Software Engineering
Cryptography and Security
Large Language Models (LLMs) are of great interest in vulnerability detection and repair. The effectiveness of these models hinges on the quality of the datasets used for both training and evaluation. Our investigation reveals that a number of studies featured in prominent software engineering conferences have employed datasets that are plagued by high duplication rates, questionable label accuracy, and incomplete samples. Using these datasets for experimentation will yield incorrect results that are significantly different from actual expected behavior. For example, the state-of-the-art VulRepair Model, which is reported to have 44% accuracy, on average yielded 9% accuracy when test-set duplicates were removed from its training set and 13% accuracy when training-set duplicates were removed from its test set.
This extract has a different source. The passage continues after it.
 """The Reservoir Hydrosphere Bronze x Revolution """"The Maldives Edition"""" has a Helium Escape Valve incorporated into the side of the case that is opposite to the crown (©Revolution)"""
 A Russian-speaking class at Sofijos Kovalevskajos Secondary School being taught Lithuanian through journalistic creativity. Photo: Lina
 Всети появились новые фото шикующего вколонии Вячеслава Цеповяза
In an effort to tackle these data quality concerns, we have retrained models from several papers without duplicates and conducted an accuracy assessment of labels for the top ten most hazardous Common Weakness Enumerations (CWEs). Our findings indicate that 56% of the samples had incorrect labels and 44% comprised incomplete samples--only 31% were both accurate and complete. Finally, we employ transfer learning using a large deduplicated bugfix corpus to show that these models can exhibit better performance if given larger amounts of high-quality pre-training data, leading us to conclude that while previous studies have over-estimated performance due to poor dataset quality, this does not demonstrate that better performance is not possible.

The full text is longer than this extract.